## Exercise details
Each record below gets repeated exactly, and pictures stay out of the copy.

## Source information

_ _ _ _ _

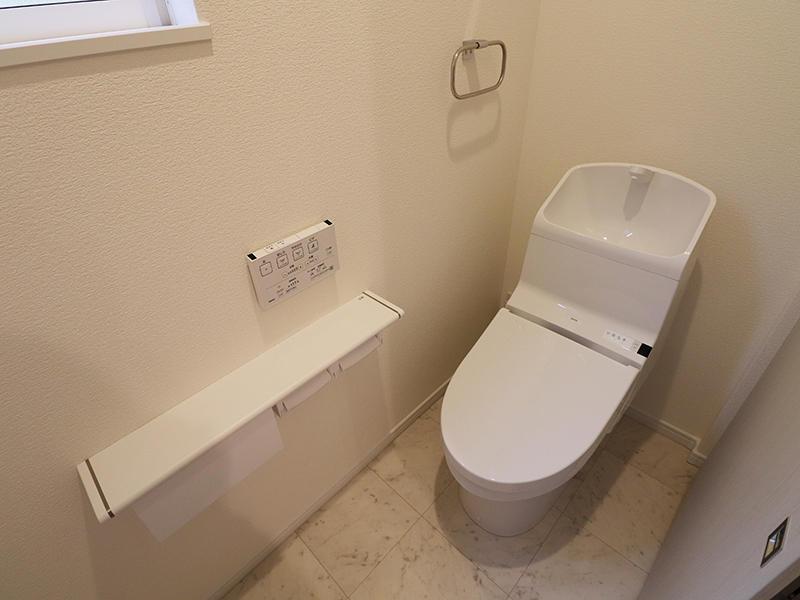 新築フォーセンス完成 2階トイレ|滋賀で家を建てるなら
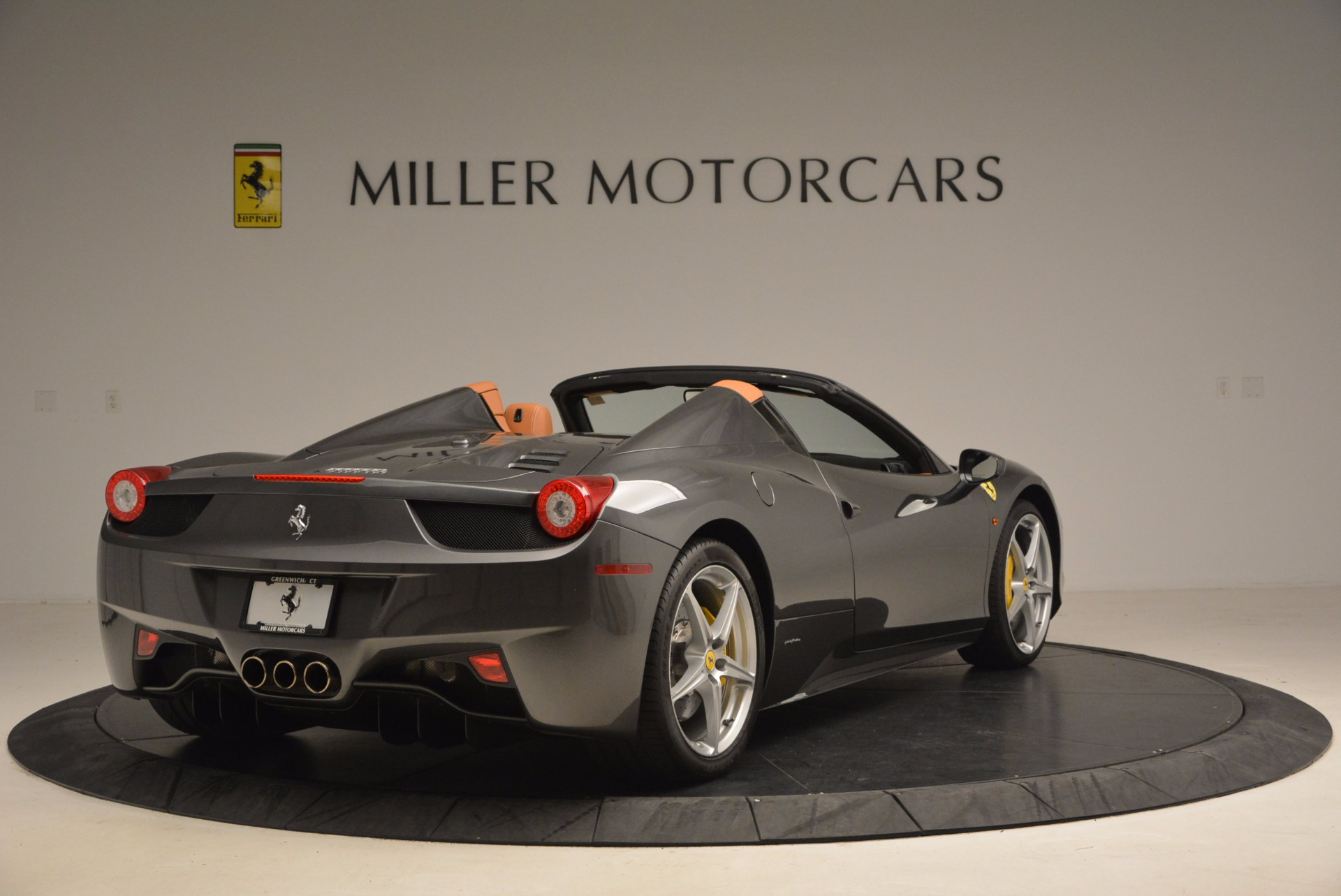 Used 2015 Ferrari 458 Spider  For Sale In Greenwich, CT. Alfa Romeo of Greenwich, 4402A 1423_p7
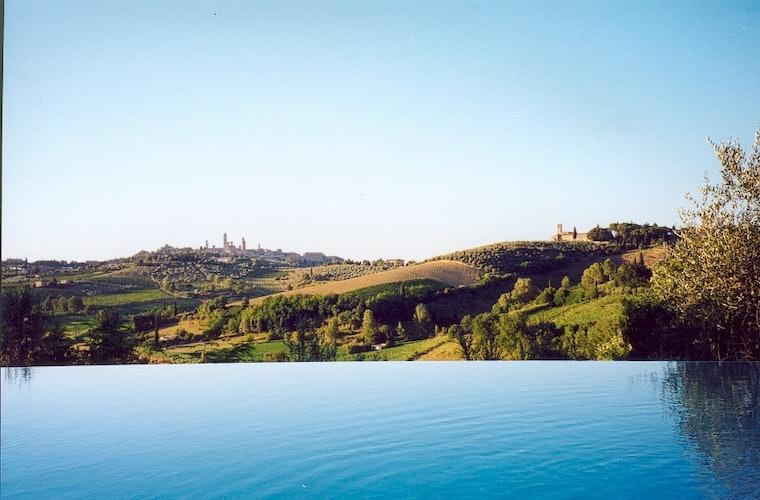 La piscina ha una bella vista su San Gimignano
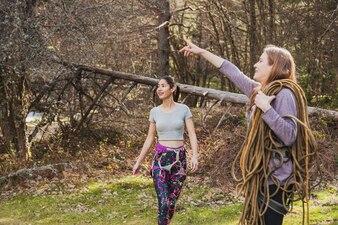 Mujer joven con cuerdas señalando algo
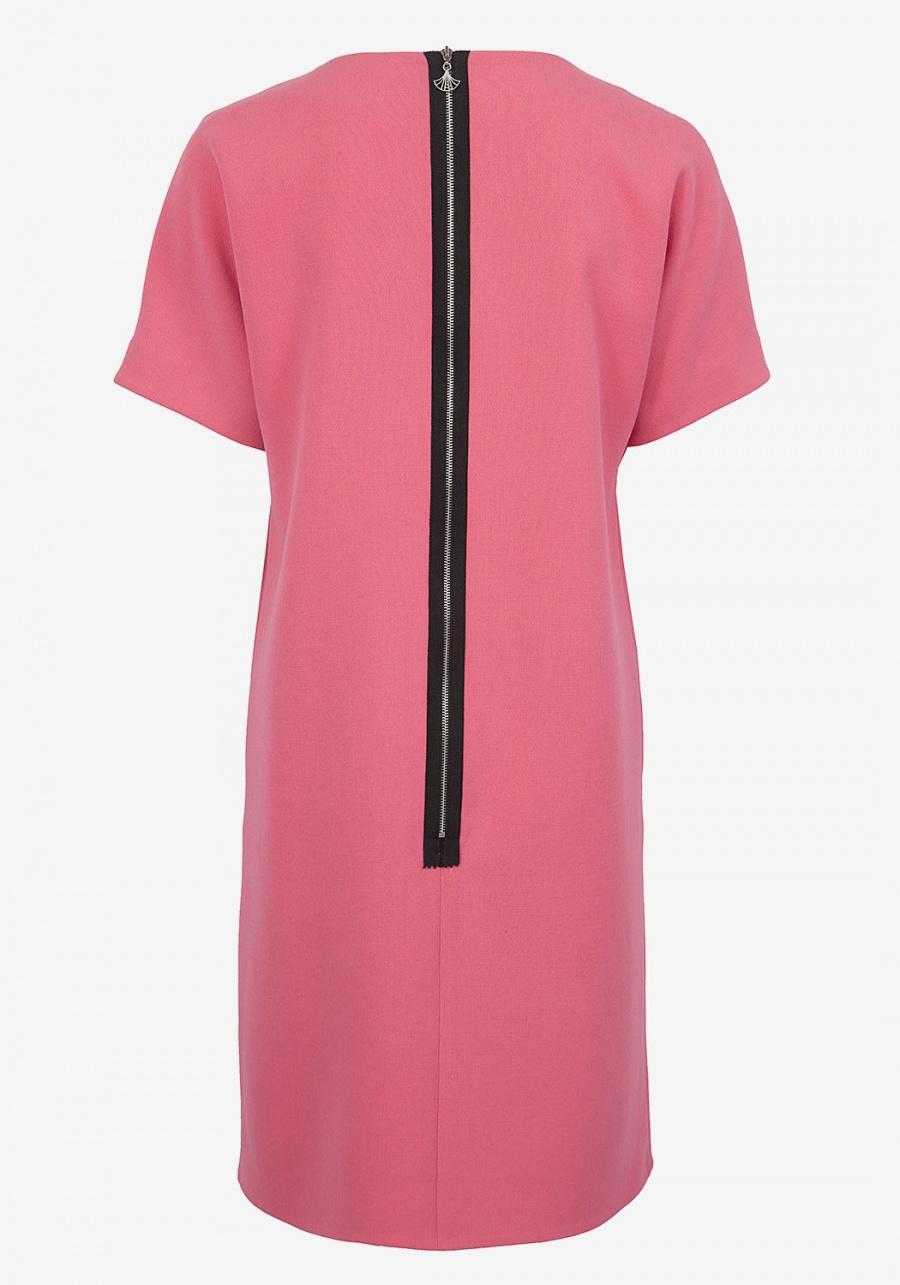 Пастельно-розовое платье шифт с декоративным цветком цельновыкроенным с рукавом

_ _ _ _ _

## Completed task
 新築フォーセンス完成 2階トイレ|滋賀で家を建てるなら
 Used 2015 Ferrari 458 Spider  For Sale In Greenwich, CT. Alfa Romeo of Greenwich, 4402A 1423_p7
 La piscina ha una bella vista su San Gimignano
 Mujer joven con cuerdas señalando algo
 Пастельно-розовое платье шифт с декоративным цветком цельновыкроенным с рукавом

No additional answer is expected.